**STATED PROBLEM**
Copy every one of the following entries word for word.

Entries excerpted from a collection:
# # # # #

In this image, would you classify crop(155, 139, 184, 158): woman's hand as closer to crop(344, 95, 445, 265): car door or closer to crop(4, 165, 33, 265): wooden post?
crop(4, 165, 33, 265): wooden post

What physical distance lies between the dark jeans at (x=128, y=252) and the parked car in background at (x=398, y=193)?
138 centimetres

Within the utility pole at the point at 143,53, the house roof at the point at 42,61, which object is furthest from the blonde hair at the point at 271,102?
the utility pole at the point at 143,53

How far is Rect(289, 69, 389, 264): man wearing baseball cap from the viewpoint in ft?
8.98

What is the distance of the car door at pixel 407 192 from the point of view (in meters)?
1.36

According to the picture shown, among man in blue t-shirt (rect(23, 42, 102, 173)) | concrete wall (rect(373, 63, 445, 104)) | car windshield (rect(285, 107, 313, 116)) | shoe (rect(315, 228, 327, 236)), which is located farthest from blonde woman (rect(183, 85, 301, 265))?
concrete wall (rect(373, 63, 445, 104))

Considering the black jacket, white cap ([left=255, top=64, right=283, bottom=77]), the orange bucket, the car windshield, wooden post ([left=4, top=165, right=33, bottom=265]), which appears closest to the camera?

# # # # #

**SOLUTION TO THIS TASK**
In this image, would you classify crop(155, 139, 184, 158): woman's hand as closer to crop(344, 95, 445, 265): car door or closer to crop(4, 165, 33, 265): wooden post?
crop(4, 165, 33, 265): wooden post

What physical distance lies between the dark jeans at (x=128, y=252) and the parked car in background at (x=398, y=193)?
138 centimetres

Within the utility pole at the point at 143,53, the house roof at the point at 42,61, which object is furthest from the blonde hair at the point at 271,102?
the utility pole at the point at 143,53

How far is Rect(289, 69, 389, 264): man wearing baseball cap from the viewpoint in ft?
8.98

What is the distance of the car door at pixel 407 192 from the point of view (in meters)?
1.36

According to the picture shown, among man in blue t-shirt (rect(23, 42, 102, 173)) | concrete wall (rect(373, 63, 445, 104)) | car windshield (rect(285, 107, 313, 116)) | shoe (rect(315, 228, 327, 236)), which is located farthest from blonde woman (rect(183, 85, 301, 265))?
concrete wall (rect(373, 63, 445, 104))

Considering the black jacket, white cap ([left=255, top=64, right=283, bottom=77]), the orange bucket, the car windshield, wooden post ([left=4, top=165, right=33, bottom=265]), which appears closest to the camera?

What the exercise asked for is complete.